MINNEAPOLIS (FOX 9) - Teachers' unions in the Twin Cities metro are voicing concerns over Gov. Tim Walz's new directive for all Minnesota schools to offer a form of in-person learning by March 8.
While some school districts have already brought middle and high school students back to the classroom, two of the state’s largest school districts, Minneapolis and Saint Paul, have not.
The Minneapolis Federation of Teachers Union (MFT 59) said Minneapolis Public Schools is not ready and returning to in-person learning could be dangerous.
"We’ve had first and second graders back in school for three days and already, two of our classrooms in the district in two different schools are quarantining from COVID-19 exposures," said Greta Callahan, president of MFT 59.
As districts across the state return to in-person learning, Callahan told FOX 9 that it’s not that simple for Minneapolis Public Schools.
"We are not all other districts. We serve a majority of students of color; we have different positivity rates in different communities that we are serving right now. We are not like all the suburbs or anywhere else in Minnesota," she added.

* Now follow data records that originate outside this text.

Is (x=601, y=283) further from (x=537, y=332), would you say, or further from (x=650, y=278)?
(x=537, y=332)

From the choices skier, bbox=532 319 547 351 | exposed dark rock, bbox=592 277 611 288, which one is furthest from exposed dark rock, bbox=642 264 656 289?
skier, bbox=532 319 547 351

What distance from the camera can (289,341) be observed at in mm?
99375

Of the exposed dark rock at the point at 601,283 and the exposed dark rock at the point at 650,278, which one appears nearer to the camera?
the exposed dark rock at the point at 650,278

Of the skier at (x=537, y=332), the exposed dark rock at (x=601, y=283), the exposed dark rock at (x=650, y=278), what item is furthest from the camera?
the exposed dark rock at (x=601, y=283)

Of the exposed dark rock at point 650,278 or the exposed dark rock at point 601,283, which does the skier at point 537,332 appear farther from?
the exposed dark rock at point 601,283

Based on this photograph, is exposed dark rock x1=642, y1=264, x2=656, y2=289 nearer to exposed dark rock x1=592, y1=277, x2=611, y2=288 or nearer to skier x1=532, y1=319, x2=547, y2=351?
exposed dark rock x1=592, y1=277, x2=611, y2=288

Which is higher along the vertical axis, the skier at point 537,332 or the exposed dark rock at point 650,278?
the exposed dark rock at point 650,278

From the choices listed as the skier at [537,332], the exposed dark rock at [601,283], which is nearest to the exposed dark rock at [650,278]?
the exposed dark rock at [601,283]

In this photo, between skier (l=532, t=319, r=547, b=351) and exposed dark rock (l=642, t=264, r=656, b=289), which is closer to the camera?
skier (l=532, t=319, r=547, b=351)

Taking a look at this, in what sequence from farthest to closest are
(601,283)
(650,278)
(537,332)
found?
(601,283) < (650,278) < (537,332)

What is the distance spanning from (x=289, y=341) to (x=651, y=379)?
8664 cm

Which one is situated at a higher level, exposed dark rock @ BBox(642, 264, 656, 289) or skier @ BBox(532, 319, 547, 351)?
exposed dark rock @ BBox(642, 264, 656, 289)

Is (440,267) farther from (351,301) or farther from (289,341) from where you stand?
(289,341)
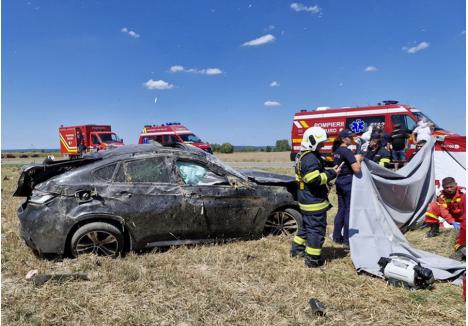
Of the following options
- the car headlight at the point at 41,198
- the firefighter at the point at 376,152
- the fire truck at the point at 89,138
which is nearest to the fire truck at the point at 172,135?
the fire truck at the point at 89,138

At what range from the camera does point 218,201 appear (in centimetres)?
507

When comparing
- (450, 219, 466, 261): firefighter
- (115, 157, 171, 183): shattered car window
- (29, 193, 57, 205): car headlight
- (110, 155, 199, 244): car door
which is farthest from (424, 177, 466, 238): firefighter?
(29, 193, 57, 205): car headlight

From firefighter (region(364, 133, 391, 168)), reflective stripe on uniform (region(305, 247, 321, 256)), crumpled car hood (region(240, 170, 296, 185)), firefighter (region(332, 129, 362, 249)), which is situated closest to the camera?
reflective stripe on uniform (region(305, 247, 321, 256))

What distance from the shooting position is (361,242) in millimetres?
4633

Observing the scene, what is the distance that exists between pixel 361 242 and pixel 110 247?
3.22m

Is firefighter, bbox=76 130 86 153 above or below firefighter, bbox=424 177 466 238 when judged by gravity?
above

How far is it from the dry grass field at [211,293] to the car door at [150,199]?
30 centimetres

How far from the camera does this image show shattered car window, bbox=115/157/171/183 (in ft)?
16.0

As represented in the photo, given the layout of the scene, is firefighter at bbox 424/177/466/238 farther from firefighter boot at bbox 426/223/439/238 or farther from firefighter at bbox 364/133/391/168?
firefighter at bbox 364/133/391/168

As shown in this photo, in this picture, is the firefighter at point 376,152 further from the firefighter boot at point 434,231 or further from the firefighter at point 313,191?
the firefighter at point 313,191

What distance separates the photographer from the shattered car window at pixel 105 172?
4773mm

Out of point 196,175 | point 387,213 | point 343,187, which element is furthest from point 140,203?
point 387,213

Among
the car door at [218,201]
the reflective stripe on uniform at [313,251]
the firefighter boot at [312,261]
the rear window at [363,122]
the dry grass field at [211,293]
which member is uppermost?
the rear window at [363,122]

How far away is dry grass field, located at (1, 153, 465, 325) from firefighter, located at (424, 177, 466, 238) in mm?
857
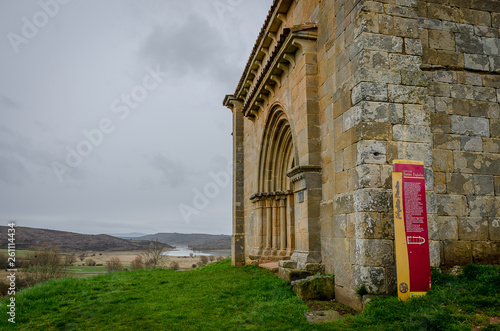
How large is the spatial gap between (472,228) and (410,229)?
72.5 inches

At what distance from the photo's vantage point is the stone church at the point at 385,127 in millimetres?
5410

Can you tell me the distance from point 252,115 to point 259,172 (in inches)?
79.6

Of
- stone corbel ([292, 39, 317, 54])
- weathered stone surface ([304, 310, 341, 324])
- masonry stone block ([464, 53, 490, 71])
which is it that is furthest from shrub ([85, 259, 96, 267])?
masonry stone block ([464, 53, 490, 71])

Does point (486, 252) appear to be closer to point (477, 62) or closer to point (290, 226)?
point (477, 62)

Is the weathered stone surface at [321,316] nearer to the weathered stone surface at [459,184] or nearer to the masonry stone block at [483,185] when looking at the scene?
the weathered stone surface at [459,184]

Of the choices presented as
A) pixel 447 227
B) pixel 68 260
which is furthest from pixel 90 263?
pixel 447 227

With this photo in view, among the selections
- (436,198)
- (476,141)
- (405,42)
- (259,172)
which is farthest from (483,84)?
(259,172)

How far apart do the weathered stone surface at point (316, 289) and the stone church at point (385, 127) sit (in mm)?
192

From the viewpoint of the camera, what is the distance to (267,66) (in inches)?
369

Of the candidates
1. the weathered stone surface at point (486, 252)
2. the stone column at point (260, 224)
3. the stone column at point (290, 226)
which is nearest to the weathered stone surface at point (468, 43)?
the weathered stone surface at point (486, 252)

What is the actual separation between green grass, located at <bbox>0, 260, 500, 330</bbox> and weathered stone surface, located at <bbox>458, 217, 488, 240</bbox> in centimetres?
76

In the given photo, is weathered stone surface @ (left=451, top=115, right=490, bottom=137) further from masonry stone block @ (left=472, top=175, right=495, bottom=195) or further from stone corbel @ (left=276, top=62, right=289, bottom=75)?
stone corbel @ (left=276, top=62, right=289, bottom=75)

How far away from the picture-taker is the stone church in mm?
5410

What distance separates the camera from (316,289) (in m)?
6.14
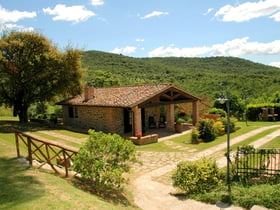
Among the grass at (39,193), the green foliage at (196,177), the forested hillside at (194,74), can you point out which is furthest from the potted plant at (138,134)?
the forested hillside at (194,74)

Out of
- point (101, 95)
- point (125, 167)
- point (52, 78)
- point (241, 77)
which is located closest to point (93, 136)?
point (125, 167)

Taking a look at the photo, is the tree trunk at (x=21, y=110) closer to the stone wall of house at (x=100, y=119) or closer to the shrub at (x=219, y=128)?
the stone wall of house at (x=100, y=119)

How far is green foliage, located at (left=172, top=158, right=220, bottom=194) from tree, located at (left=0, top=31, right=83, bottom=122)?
16.5 metres

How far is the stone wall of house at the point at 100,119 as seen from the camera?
1768 centimetres

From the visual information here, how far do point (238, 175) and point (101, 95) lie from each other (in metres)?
14.4

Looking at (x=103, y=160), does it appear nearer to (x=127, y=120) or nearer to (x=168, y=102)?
(x=127, y=120)

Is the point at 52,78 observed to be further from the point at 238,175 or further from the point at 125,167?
the point at 238,175

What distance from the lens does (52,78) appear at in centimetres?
2164

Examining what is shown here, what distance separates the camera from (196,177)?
7320 mm

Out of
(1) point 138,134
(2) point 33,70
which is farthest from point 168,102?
(2) point 33,70

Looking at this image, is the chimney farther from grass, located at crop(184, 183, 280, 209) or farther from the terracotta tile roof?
grass, located at crop(184, 183, 280, 209)

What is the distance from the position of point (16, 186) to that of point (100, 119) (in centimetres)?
1243

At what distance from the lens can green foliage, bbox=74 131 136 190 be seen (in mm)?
6957

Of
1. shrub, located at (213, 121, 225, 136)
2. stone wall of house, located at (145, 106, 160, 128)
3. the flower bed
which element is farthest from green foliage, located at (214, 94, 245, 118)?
the flower bed
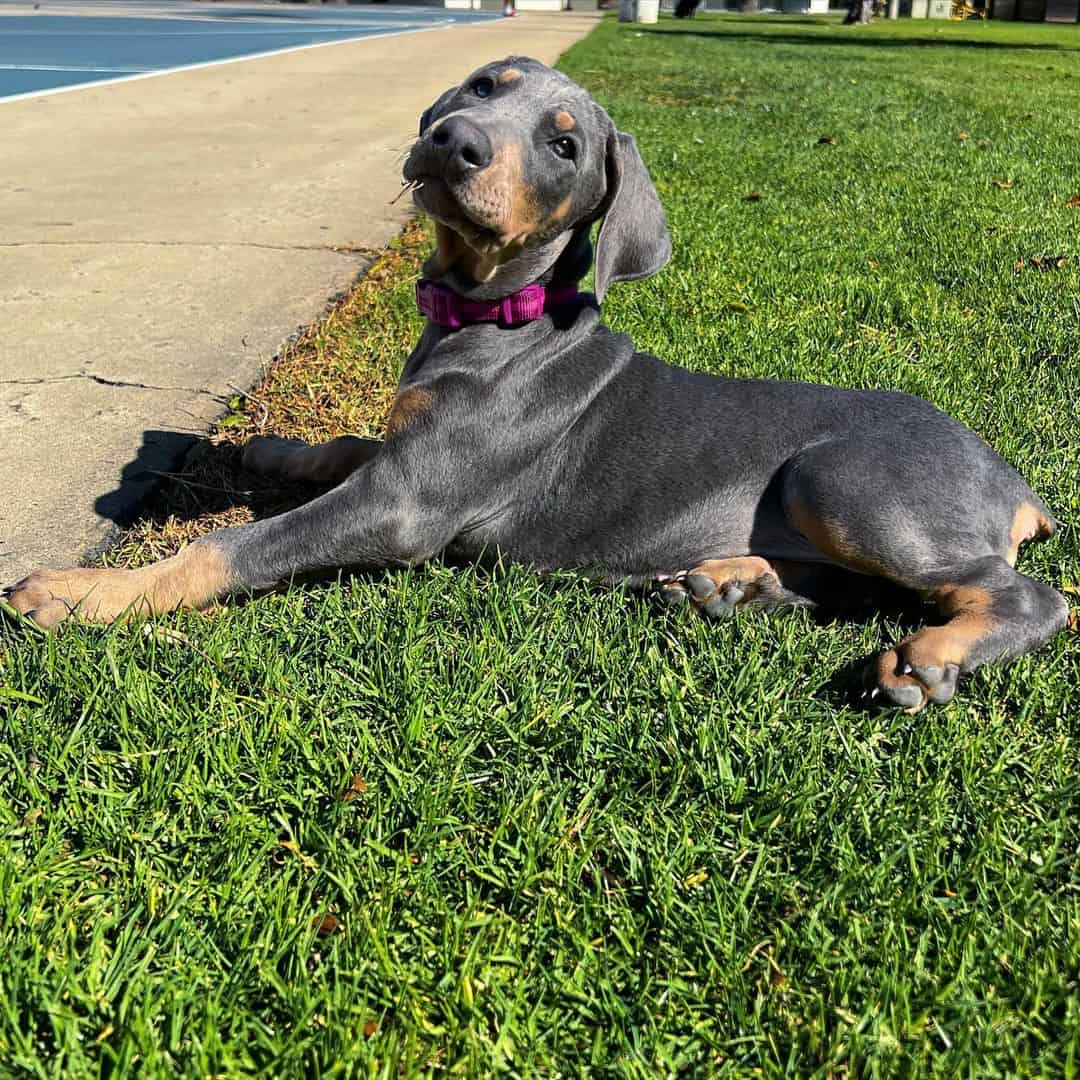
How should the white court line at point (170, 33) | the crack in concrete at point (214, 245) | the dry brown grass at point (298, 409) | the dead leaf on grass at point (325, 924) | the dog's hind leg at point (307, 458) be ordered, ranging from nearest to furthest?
1. the dead leaf on grass at point (325, 924)
2. the dry brown grass at point (298, 409)
3. the dog's hind leg at point (307, 458)
4. the crack in concrete at point (214, 245)
5. the white court line at point (170, 33)

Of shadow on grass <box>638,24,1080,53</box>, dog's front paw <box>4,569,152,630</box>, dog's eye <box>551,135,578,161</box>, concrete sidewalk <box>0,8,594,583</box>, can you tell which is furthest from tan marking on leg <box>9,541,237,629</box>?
shadow on grass <box>638,24,1080,53</box>

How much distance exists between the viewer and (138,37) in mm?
22875

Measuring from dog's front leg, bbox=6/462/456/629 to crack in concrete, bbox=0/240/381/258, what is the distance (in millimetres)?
3691

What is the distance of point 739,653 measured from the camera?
2.87m

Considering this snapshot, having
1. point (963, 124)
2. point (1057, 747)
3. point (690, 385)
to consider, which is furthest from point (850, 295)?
point (963, 124)

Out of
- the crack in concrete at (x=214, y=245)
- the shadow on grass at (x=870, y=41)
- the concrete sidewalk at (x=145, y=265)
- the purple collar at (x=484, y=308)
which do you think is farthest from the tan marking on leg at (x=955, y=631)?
the shadow on grass at (x=870, y=41)

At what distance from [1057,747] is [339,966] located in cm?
165

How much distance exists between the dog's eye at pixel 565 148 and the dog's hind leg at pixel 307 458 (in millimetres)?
1063

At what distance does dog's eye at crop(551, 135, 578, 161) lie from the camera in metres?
3.23

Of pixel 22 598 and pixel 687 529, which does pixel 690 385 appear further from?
pixel 22 598

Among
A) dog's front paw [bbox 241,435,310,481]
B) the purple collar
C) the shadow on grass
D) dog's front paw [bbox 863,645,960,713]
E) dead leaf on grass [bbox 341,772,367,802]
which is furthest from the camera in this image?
the shadow on grass

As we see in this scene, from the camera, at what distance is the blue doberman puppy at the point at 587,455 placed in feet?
9.77

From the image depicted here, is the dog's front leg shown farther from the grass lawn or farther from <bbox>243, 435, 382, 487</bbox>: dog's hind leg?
<bbox>243, 435, 382, 487</bbox>: dog's hind leg

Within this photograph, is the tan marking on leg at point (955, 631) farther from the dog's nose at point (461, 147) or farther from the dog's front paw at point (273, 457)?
the dog's front paw at point (273, 457)
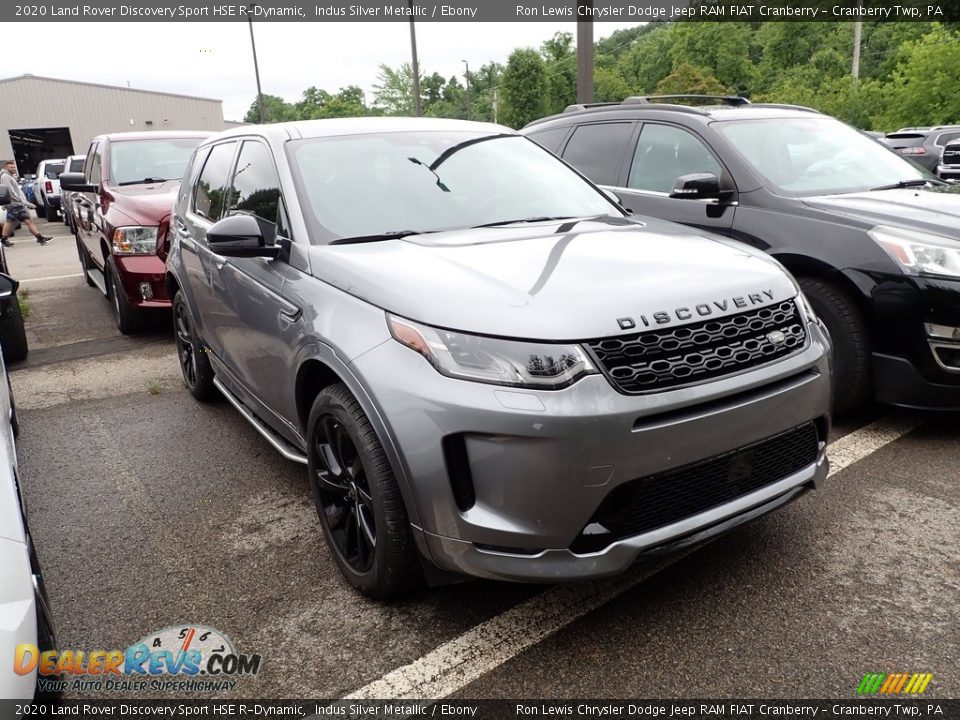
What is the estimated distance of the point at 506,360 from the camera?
2.20 metres

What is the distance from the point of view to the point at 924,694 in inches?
85.0

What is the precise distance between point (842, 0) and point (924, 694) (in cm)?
6586

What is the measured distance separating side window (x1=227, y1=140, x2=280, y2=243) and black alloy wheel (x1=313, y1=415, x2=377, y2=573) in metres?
1.00

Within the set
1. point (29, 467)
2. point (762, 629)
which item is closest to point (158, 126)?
point (29, 467)

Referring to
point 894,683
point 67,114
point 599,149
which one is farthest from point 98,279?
point 67,114

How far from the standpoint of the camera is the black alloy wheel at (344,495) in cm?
264

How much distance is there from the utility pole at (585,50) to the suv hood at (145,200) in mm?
4542

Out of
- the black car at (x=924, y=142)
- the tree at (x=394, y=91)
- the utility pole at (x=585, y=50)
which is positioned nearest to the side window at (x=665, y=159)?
the utility pole at (x=585, y=50)

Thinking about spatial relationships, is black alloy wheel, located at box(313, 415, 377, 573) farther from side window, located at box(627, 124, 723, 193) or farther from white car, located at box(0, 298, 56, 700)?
side window, located at box(627, 124, 723, 193)

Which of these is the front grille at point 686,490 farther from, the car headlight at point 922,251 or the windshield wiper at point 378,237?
the car headlight at point 922,251

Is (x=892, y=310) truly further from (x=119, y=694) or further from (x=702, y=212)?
(x=119, y=694)

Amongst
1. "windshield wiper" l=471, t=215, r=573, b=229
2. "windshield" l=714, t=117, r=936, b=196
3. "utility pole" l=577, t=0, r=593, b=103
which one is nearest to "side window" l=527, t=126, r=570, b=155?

Education Minnesota, a teachers' union representing at least 86,000 Pre-K through higher-ed educators said the union also wants students back in the classroom, but they want to transition in schools safely.
"My hope is that what we’re doing and what we’re seeing is learning plans that have enough mitigation and protocols in place that will keep them safe," said Denise Specht, president of Education Minnesota
Specht said only a few school districts in Minnesota don’t have reopening plans and in those cases the districts face special needs.
"Some of them may have the oldest buildings in our state or they serve unique populations, and some may have challenges around staffing issues," said Specht. "I think they can get on a path, but it is going to require resources to help them overcome these challenges."
The superintendent of St. Paul Public Schools says the district plans on moving forward with their plan to slowly start bringing back older students, starting Monday.
In response to the governor's announcement, Minneapolis Public Schools laid out their plan for the next few weeks, but did not include a specific date for the return of middle and high school students.
Walz said districts will not face penalties if they don’t meet the target date of March 8.